Friday, July 20, 2012

Voices of Crowds

Political gaffes are interesting less because of what is said, but by how their interpretation on both sides of the aisle illustrates larger political themes.  When Romney said "corporations are people too", he was likely talking about the shareholders and workers, who deserved to be included in the conversation.  But this mattered less than the way it seemed to succinctly illustrate the left's perception of conservatives caring more about the profits of big business than their negative, corrupting effects in society.

Obama's recent gaffe about what small businesses - taken out of context to mean that small businesses are wholly reliant on government, likely in fact meaning that they are not wholly unreliant (two quite different claims) - illustrate what different political sides want to focus on.

In much of our political discourse, we have arguments over gut feelings, or larger narratives with implicit assumptions, not by debating those grand philosophical ideals, but rather by quibbling with details by proxy - raising anecdotes, emphasizing facts that support our side, etc.
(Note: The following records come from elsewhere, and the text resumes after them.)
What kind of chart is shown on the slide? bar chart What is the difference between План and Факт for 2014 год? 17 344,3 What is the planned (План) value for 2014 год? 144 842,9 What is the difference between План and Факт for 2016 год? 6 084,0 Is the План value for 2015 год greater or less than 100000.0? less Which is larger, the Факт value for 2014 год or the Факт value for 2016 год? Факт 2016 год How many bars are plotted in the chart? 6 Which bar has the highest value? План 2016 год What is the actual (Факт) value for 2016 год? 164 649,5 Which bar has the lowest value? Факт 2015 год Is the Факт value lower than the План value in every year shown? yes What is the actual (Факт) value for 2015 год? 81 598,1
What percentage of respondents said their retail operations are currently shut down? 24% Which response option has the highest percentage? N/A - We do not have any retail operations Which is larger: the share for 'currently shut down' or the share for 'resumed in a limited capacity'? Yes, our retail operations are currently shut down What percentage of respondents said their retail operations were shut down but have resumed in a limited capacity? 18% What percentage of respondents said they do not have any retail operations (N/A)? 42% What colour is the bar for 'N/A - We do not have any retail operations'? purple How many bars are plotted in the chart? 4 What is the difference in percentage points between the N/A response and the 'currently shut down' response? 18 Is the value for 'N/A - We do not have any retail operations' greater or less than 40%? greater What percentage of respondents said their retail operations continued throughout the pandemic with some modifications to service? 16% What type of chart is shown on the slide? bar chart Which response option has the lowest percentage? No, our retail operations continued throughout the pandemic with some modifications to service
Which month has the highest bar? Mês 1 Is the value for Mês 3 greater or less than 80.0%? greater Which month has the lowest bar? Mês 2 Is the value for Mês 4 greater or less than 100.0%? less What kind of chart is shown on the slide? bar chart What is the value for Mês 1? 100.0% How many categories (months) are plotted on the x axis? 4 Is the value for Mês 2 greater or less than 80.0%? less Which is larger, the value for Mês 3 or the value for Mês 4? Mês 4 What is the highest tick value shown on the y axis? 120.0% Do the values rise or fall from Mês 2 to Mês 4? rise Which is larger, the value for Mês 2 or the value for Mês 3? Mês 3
Romney/conservatives think liberals over-emphasize the importance of government.  Obama/liberals think conservatives underestimate importance of government.

I suppose in the end all of this stuff, marginal as it appears at the time, nibbles away into the formation of political movements over the decades.  But in the moment, it all feels a bit too much like we're all caught in a sort of molasses-like political ether in which much of what we communicate to one another is merely an expression of larger, intangible forces.